_Yönerge 1:_
Sait Faik Evi'ni anlatan metne göre Sait Faik Abasıyanık yaşamının büyük bölümünü nerede geçirmiştir?
_Yönerge 2:_
Sait Faik Evi'ni anlatan metinde "Ada öykülerini düşündüğümüzde" sözlerini içeren yerle açılıp "öykülerinde bizlere sunar." ile kapanan bölümü aynen tekrarlayın.

_Metin bloğu:_
_ _ _ _ _

Şehri Unutan Adam

Çatı katında öksüz kalışını kutlayan bir koltuk, üzerine dökülen mürekkep ile can bulmuş bir masa; Sait Faik'in Burgazada'da müzeye dönüştürülen evi şairin tercih edilmiş yalnızlığının, rahatsız edilmeden ziyarete açılması gibi...

“Ters yüzüne evime dönüp odama kavuştum. Dört duvar, bir pencere, bir valiz içinde birkaç kitap ve bir demir karyola…Hasılı mukaddes bir hapishane olan odamda düşünmeden, hatta okumadan gezindim durdum.” Şehri Unutan Adam’dan

Ada öykülerini düşündüğümüzde aklımıza ilk gelen yazarlardandır Sait Faik Abasıyanık. Yaşamının büyük bölümünü Burgazada’da geçiren Sait Faik, kendi dalgalı ruh haliyle ada yaşamının her halini öykülerinde bizlere sunar.

Mahallenin insanının, adanın bu güzel adamının Burgazada’daki evi ise çoğu öyküsünü kaleme aldığı, yalnızlığına mekan olmuş sığınağıdır.

Arkitera.com olarak Darüşafaka Cemiyeti’nin davetiyle, restorasyonu geçtiğimiz yıl tamamlanan Burgazada’daki Sait Faik Evi’ni gezme fırsatımız oldu. Canan Cürgen’in keyifli anlatımıyla bize eşlik ettiği müze Sait Faik’i keşfetmek isteyenleri bekliyor.

“Gelenler Artık Bir Ev Ziyareti Değil Bir Müze Ziyareti Yapıyor”

_ _ _ _ _

Etiketlenmiş bölge verilerinden alıntılar:

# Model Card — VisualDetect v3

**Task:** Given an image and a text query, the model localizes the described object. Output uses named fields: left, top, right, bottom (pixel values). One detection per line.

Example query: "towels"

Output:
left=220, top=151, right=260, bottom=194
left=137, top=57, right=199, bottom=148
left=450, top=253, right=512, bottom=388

_ _ _ _ _

_Alıştırma çözümü 1:_
Burgazada'da.

_Alıştırma çözümü 2:_
Ada öykülerini düşündüğümüzde aklımıza ilk gelen yazarlardandır Sait Faik Abasıyanık. Yaşamının büyük bölümünü Burgazada’da geçiren Sait Faik, kendi dalgalı ruh haliyle ada yaşamının her halini öykülerinde bizlere sunar.